Once the water is boiling, use tongs to carefully add the corn cobs. Start a timer for six minutes. Don’t wait for the water to come back to a boil before starting the timer. You only need to blanch the corn, not fully cook it.
Blanching is not 100 percent necessary – you can simply cut raw corn kernels off the cob, bag them, and put them in the freezer. You can even freeze the whole cob if you want. I prefer to blanch corn before freezing.
Blanching the corn preserves its flavor and texture, and it will kill any germs that are potentially on the corn kernels. With any kind of food preservation, it’s important to make sure your work surfaces, equipment, and hands are absolutely clean. Another advantage of blanching the corn is that it will keep its flavor longer in the freezer. Blanched corn will stay fresh in the freezer for about ten months, while raw corn will lose lose quality after six months.
While the corn is boiling, prepare a big bowl of ice water. After the corn has been in boiling water for six minutes, use tongs to dunk it in ice water. This stops the cooking process and preserves the corn’s texture.

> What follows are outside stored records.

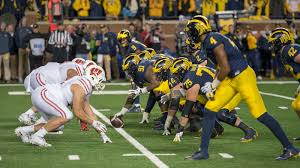 Michigan Football All-Time Records vs. Opponents - University of ...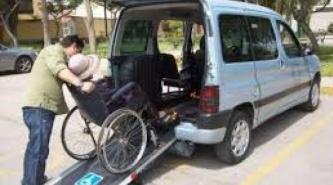 Está en vigencia la exención de pago de peaje para personas con discapacidad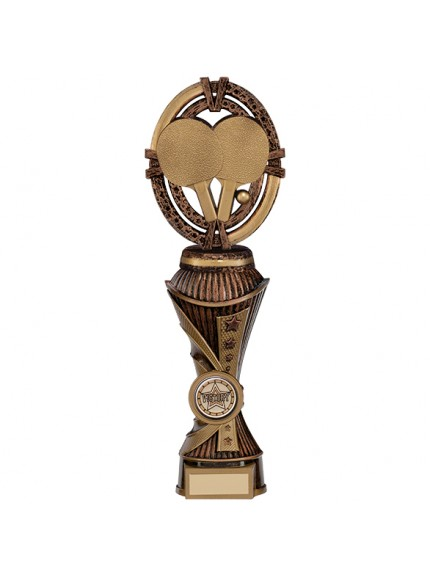 Maverick Table Tennis Heavyweight Award Antique Bronze & Gold - Available in 5 Sizes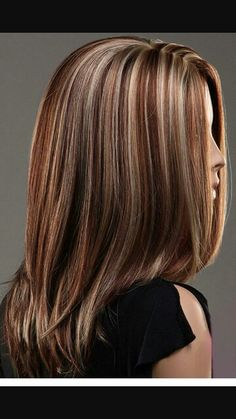 kastanienbraunes Haar Beautiful Hair Accessories Long Full Wigs Girls Mixed Brown American Wig Female Style Straight Wigs for Women Synthetic Hair Wigs Soft Beautiful Hair Replacement Wigs Adjustable Size Curtain Lace Wig Ash Brown Hair Color, Hair Color And Cut, Brown Blonde, Dark Brown, Haircut And Color, Reddish Brown, Wig Hairstyles, Straight Hairstyles, Wedding Hairstyles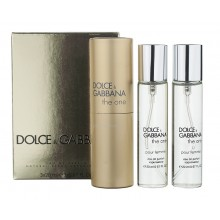 "Dolce And Gabbana ""The One"", 3х20 ml"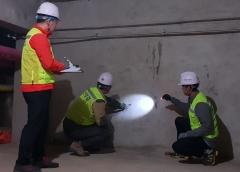 안산도시공사, 안전한 안산 만들기 나서…노후 건축물 무상안점점검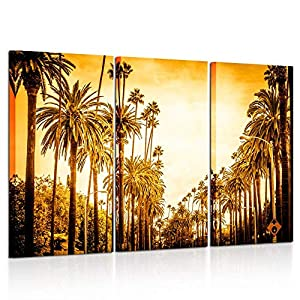 51dgRclke%2BL._SS300_ Best Palm Tree Wall Art and Palm Tree Wall Decor For 2020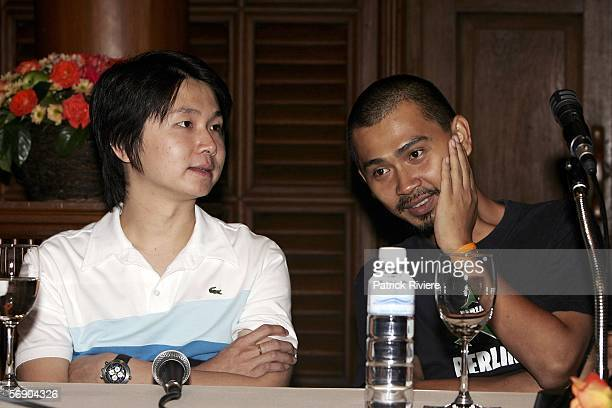 Codirector of Shutter Banjong Pisanthanakun and director of Dear Dakanda Khomkrit Treewimol attend a press conference at the Jim Thompson's House...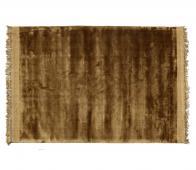 BePureHome Ravel vloerkleed 170x240 cm honinggeel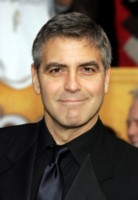 George Clooney picture G208285
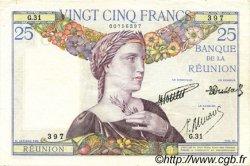25 Francs ÎLE DE LA RÉUNION  1940 P.23 TTB+ à SUP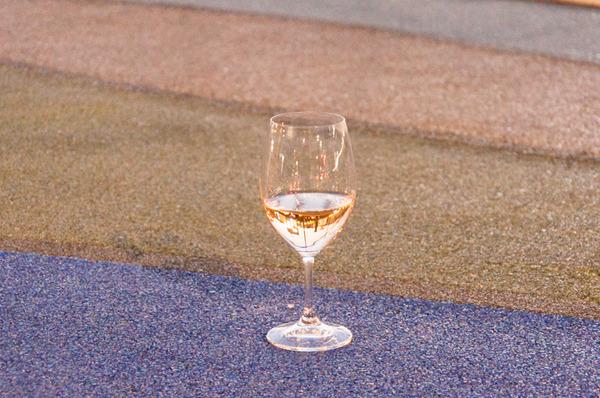 香里園ワイン-52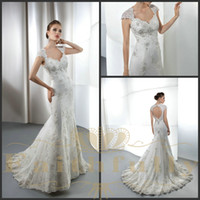 Wholesale A Line Wedding Dresses Cap Sleeves Peach Heart Back Lace Satin Beads Appliques Ruffle Demetrios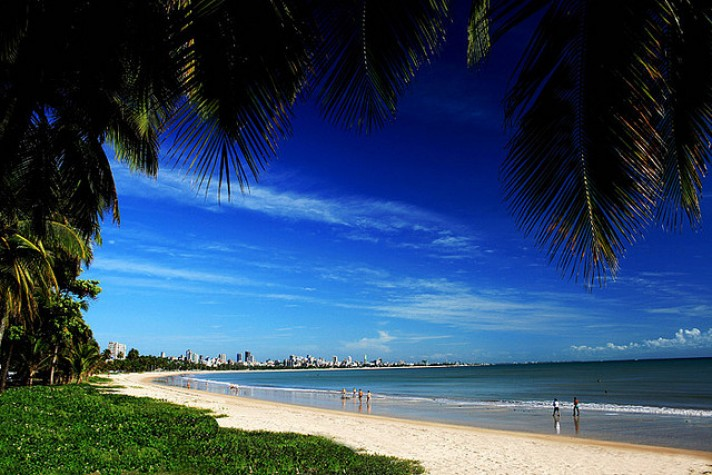 Nordeste é a região preferida dos turistas brasileiros, mostra pesquisa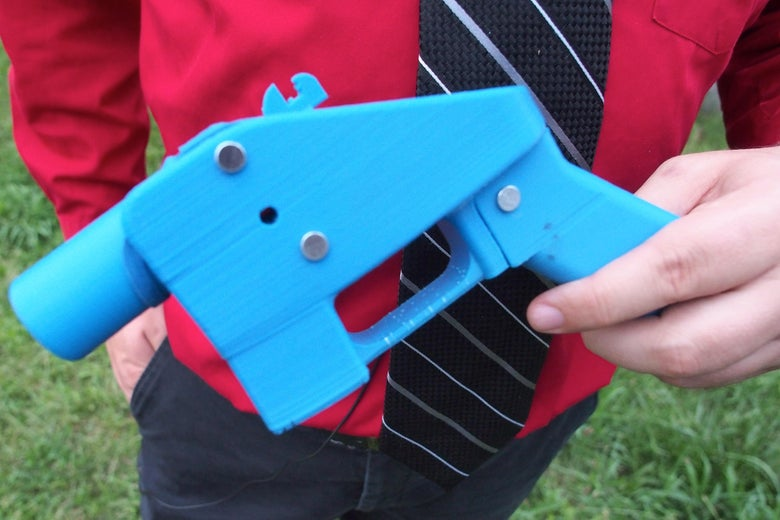 Defense Distributed developed the first 3D-printed gun, the Liberator pistol, in 2013.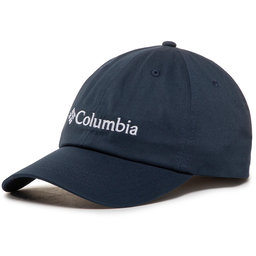 Columbia Kepurė su snapeliu Columbia Roc II Hat CU0019 Collegiate Navy 468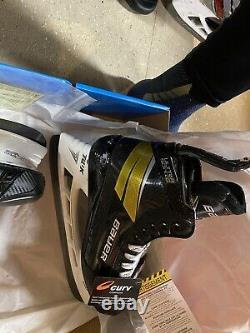 Bauer Supreme UltraSonic Senior Ice Hockey Skates 10 Fit 1 (0128-1874)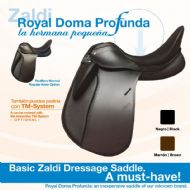 Royal doma profunda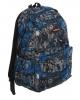 Рюкзак молодежный на молнии 'Лео' 1отд. 13449739
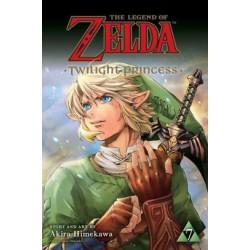 Legend of Zelda Twilight Princess...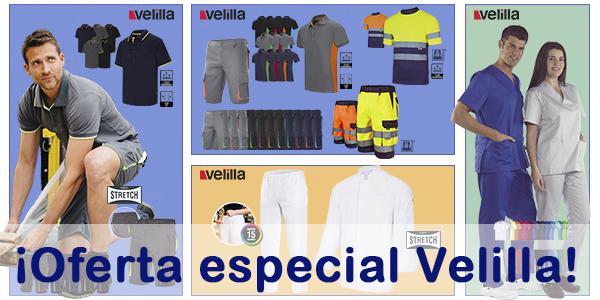 Oferta especial Velilla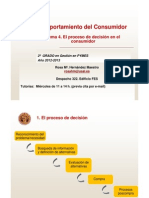 Tema 4. El Proceso de Decision en El Consumidor (1)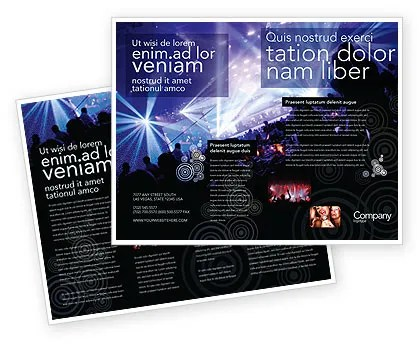 Music Show Brochure Template Design and Layout, Download Now, 05126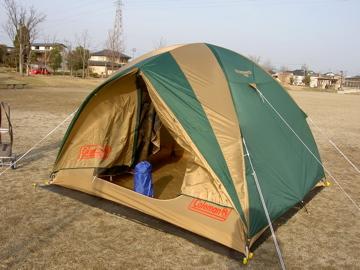 Tent04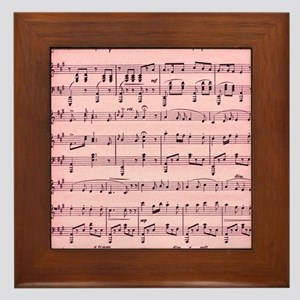 Sheet Music Framed Tile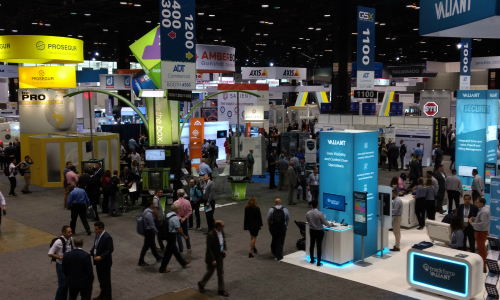 Read: 8 GSX 2019 Booth Highlights With Product Insights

After a few minutes, the corn will be cool enough to handle, and it’s time to cut the corn kernels from the cob. I use an electric carving knife for this. I don’t use my electric knife every day, but when I need to cut a large quantity of food, it comes in handy. I use it for jobs like cutting corn off the cob, slicing a whole loaf of bread, or carving a Thanksgiving turkey. If you don’t have an electric carving knife, you can use a regular serrated knife.
Cutting the juicy kernels from the cobs is the messy part of the process! Wear an apron. Don’t try to cut 100 percent of the corn from the cob, because you don’t want tough, inedible pieces of cob stuck to your corn kernels. Aim to cut off 2/3 of the corn kernel.
Once your corn is cut, you can store it in zipper-type freezer bags. Get freezer bags, because they are thicker and tougher than short-term storage bags. I use my food scale to measure out one-pound bags of corn. It takes four medium or large ears of corn to get one pound of kernels. This is equivalent to about three cups, which is the right amount for a family of four.
Press the air out of the bags, seal them tightly, and put them in the freezer.
My favorite way to prepare frozen corn is to let it thaw (in the refrigerator or microwave), then sauté lightly in a little bit of butter and olive oil. Sauté just until the corn is heated through. If you cook it too long, it will get tough.
I love having fresh summer corn stored in the freezer to eat when corn season is over. Frozen corn from the supermarket is fine, but fresh, locally grown produce is so much better!
Learn how to blanch and freeze corn, and preserve that fresh, sweet corn-on-the-cob taste. Freezer corn brings you the taste of summer all year long!
- Fresh corn on the cob
- Zipper-type freezer bags (1 quart size)
- Remove the husks and silk from the corn cobs. Cut off any brown or mushy spots.
- Bring a large pot of water to a boil.
- Use tongs to place the corn cobs in the boiling water. Set a timer for six minutes. You do not need to wait for the water to return to a boil before starting the timer.
- Meanwhile, prepare a large bowl of ice water.
- Once the corn has been in the boiling water for six minutes, use tongs to transfer it to the ice water.
- Leave the corn in ice water for about five minutes or until cooled.
- Cut the corn kernels from the cob by placing each ear of corn vertically on a cutting board or baking tray, then cutting from top to bottom with a serrated knife or electric carving knife. Aim to cut off 2/3 of the corn kernel so you don't have pieces of cob stuck to the corn kernels.
- Using a food scale or measuring cup, place one pound or 3 cups of corn in each freezer bag. Four medium/large ears of corn will yield one pound of kernels.
- Press the air from the bags, seal them tightly, and place in the freezer.
- Blanched frozen corn will stay fresh for up to ten months.